I'm tryting to learn the nio 2
package in Java 7 and i stumbled upon the Files.readAllLines(Path p, Charset cs)
method. I find it very useful, but i'm of the opinion that there should be a version without the cs
parameter, just like :
public static List<String> readAllLines(String path)
throws IOException
{ return readAllLines(Paths.get(path), Charset.defaultCharset());}
I convinced that most of the time the method will be called with the default Charset anyway, so why no the shorcut. Is there anything i'm missing about charsets that would justify not having this method? I'm quite surprised because Scala has this option:
Source.fromFile("fileName").getLines
so i don't see why Java shouldn't. Any views?
[...] most of the time the method will be called with the default Charset anyway,
Not really. Most of the time it will be called with the charset that you expect the file to be encoded in. Typically these days it is UTF-8:
Files.readAllLines("fileName", StandardCharsets.UTF_8)
Your application can be executed on several platforms and operating systems, using different default character encoding. You don't want your application to break just because of that.
I think it's a good choice, fixing wrong desing decisions from the past.
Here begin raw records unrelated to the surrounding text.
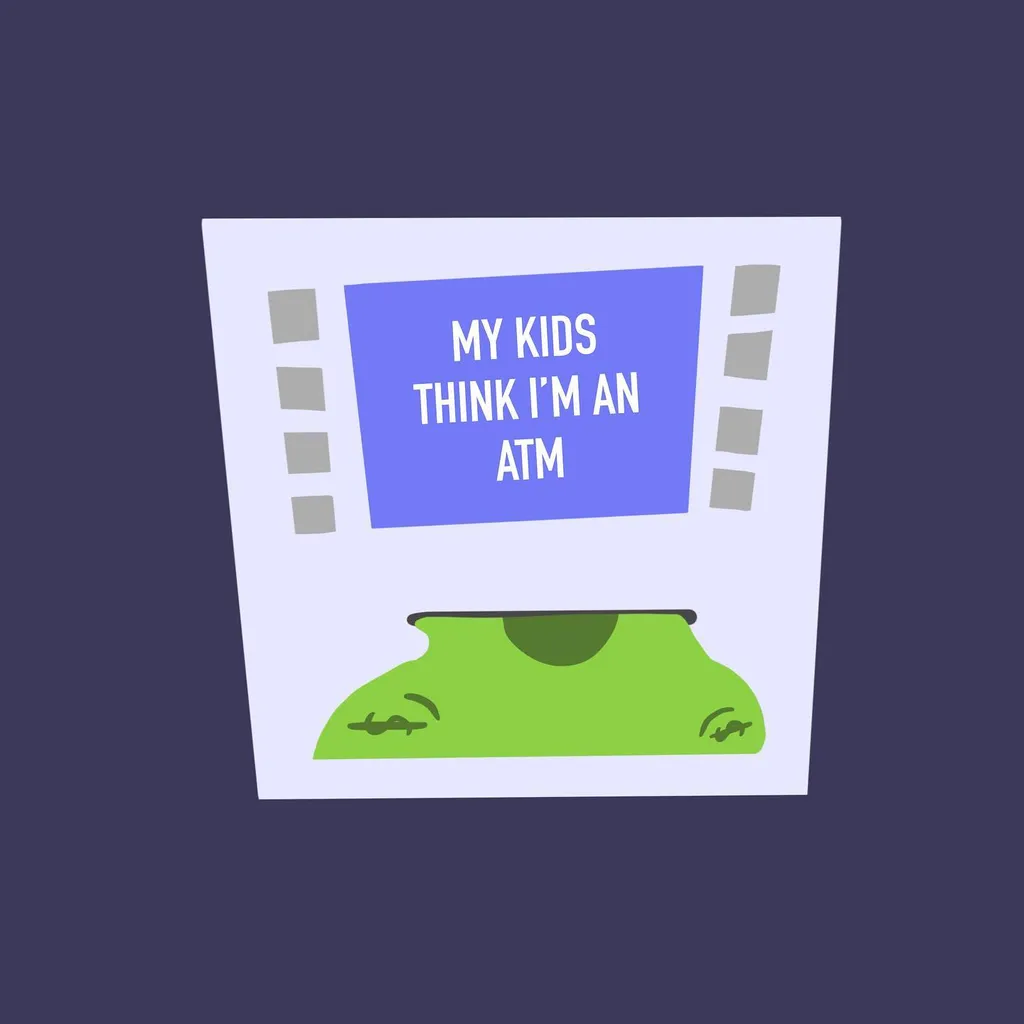 Centered on a dark background is a white graphic of an ATM machine, featuring grey slots, a blue panel with the text MY KIDS THINK I'M AN ATM, and a green dispensing slot.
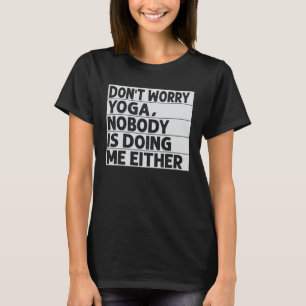 Camiseta Não se preocupe Yoga, ninguém está me fazendo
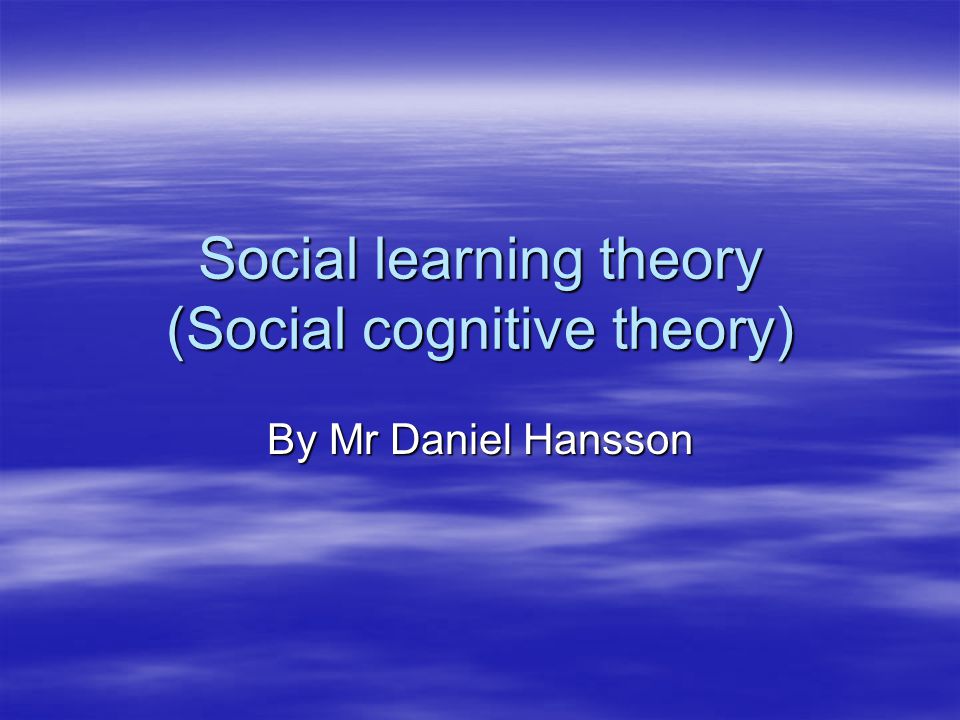 Social learning theory (Social cognitive theory) By Mr Daniel Hansson
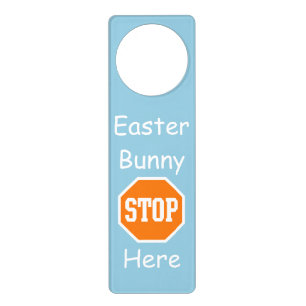 Easter Bunny   Stop Here Door Hanger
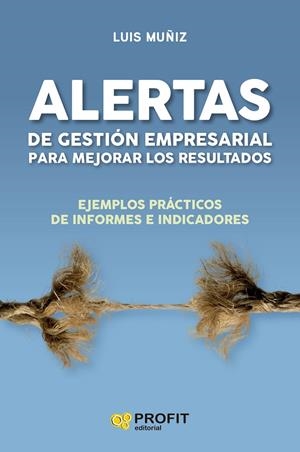 ALERTAS DE GESTIÓN EMPRESARIAL PARA MEJORAR LOS RESULTADOS | 9788410235601 | MUÑIZ GONZÁLEZ, LLUIS | Galatea Llibres | Llibreria online de Reus, Tarragona | Comprar llibres en català i castellà online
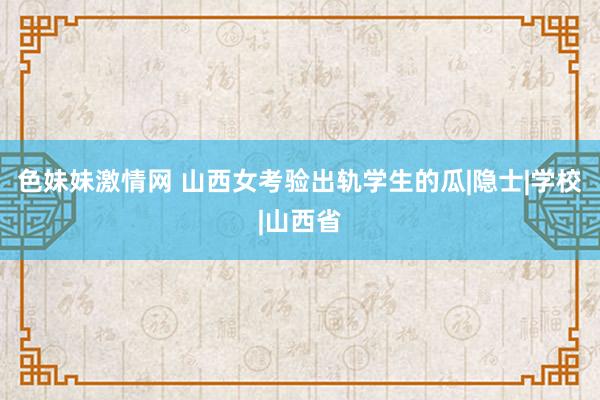 色妹妹激情网 山西女考验出轨学生的瓜|隐士|学校|山西省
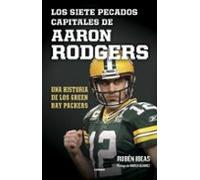 Los Siete Pecados Capitales De Aaron Rodgers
Many old Java methods use default system encoding, causing inconsistent behaviour or application e.g. between Windows and Linux. Forcing to choose the character encoding simply makes your application more portable and safer.
BTW since you are mentioning io.Source
class - note that it returns an iterator instead of a List<String>
as Files
class does. The advantage: file is loaded lazily, not all at once to huge ArrayList<String>
. Disadvantage: you must close the source manually (which you can't do in your code snippet).